Cómo y dónde conocer a tu pareja

'When you are in love', de M@rg
Los que vuelven a "estar en circulación" o simplemente tantean en el "mercado de la segunda mano", se encuentran con un mismo problema: ¿dónde conocer a su nueva pareja? Lo que parece ser una simplicidad, acarrea una gran complejidad debido fundamentalmente, a que muchos ya se hayan inmersos en una dinámica social y familiar que apenas deja tiempo ni posibilidad para entablar nuevas relaciones.

Según se desprende del estudio que realizó James Fowler sobre las redes sociales, la mayoría de las personas conocen a sus parejas a través de intermediarios directos como su familiares, amistades y compañeros. El porcentaje que admiten haber conocido así a su actual pareja asciende al sesenta y ocho por ciento. Posiblemente sea la manera más efectiva de iniciar una relación si se desea que tenga futuro, dado que la persona recomendada, con mucha probabilidad, comparta mismas inquietudes y además, cuente con la aprobación de nuestro círculo social.

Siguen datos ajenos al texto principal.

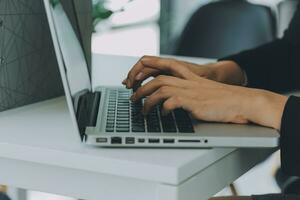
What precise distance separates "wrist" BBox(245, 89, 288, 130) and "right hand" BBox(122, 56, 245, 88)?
191 mm

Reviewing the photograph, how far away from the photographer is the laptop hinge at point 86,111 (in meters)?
0.84

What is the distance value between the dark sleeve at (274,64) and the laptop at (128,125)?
17.4 inches

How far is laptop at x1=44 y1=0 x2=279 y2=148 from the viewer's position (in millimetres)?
A: 796

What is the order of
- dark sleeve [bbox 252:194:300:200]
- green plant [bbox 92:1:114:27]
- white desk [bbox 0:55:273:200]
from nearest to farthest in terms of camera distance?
white desk [bbox 0:55:273:200] → dark sleeve [bbox 252:194:300:200] → green plant [bbox 92:1:114:27]

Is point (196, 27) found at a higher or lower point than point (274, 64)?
lower

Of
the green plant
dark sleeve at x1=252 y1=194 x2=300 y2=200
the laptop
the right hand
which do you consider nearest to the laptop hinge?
the laptop

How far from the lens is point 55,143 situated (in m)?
0.84

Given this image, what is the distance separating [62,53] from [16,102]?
11.9 inches

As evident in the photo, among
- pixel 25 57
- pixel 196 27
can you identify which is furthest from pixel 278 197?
pixel 196 27

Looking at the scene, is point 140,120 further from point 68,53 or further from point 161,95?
point 68,53

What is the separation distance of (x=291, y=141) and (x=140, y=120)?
0.24 metres

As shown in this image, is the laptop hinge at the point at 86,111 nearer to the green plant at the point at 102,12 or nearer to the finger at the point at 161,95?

Significativo resulta el porcentaje de personas que llegan a sus parejas a través de las relaciones laborales. El centro de trabajo es un lugar proclive para entablar contactos más allá del ámbito profesional, ya que reúne las condiciones idóneas para ello como el contacto continuo y directo. De hecho, más del veinte por ciento de las relaciones tienen como pareja a un compañero de trabajo o conocido de éste. La filiación laboral y social favorece que la relación evolucione a pesar de los dichos populares.

Queda otro pequeño porcentaje de personas, el veintitrés por ciento, que prescinde de los intermediarios para conocer a otras personas, preferiblemente en lugares de ocio o a través de las redes sociales. Se tratan de relaciones esporádicas basadas en la atracción física más que en las afinidades. Las posibilidades de que una relación entre dos personas que se conocen de esta manera salga adelante, se reducen significativamente con respecto a las anteriores alternativas.

La ruptura de una relación conlleva en la mayoría de los casos el desprendimiento de una parte de nuestra vida social, normalmente ligada a la de la pareja e incluso a las propias amistades. Además, el círculo en el que nos hemos relacionado los últimos años ha estado formado por personas con circunstancias similares a las nuestra, por lo que inevitablemente y sin quererlo, las parejas tienden a desprenderse de los solteros para hacer una vida social más acorde al estilo familiar.

A pesar de este condicionante, está claro que la forma más simple de encontrar a una pareja es a través de los contactos más inmediatos que aún nos quedan. Si además se desea que la relación salga adelante, la estadística estará a nuestro favor. El problema surge cuando nuestro círculo social está agotado, es decir, apenas queda gente soltera a la que conocer salvo que haya esporádicamente alguna ruptura. No es una situación excepcional, sino más normal de lo que se piensa. Hasta ahora, nuestra vida ha evolucionado paralelamente a las de nuestro entorno. Hay un momento para conocer a la gente, para casarse, para tener hijos y vida familiar, y una ruptura implica deslindar tu vida a la del resto de amistades y familiares. Por tanto, contar con personas aún solteras multiplicará las posibilidades de conocer a nueva gente, de lo contrario, no quedará más remedio que entablar nuevas relaciones en otros círculos sociales afines a nuestras circunstancias.

Es aquí donde tal vez sea necesario tirar de aquel amigo soltero, del compañero que se divorció hace tiempo o como alternativa a ellos, Internet y sus redes sociales, muchas de ellas dedicadas exclusivamente para entablar relaciones afectivas como Meetic, Badoo, Parship, eDarling o, incluso tener aventuras extramatrimoniales como Ashley Madison. Introducirse en ellas es muy sencillo y por norma general en poco tiempo se acaba por conocer a gente con la que volver a intentar una nueva aventura. Eso sí, al igual que en los lugares de ocio, tendrán mucha suerte si dan con su media naranja a la primera.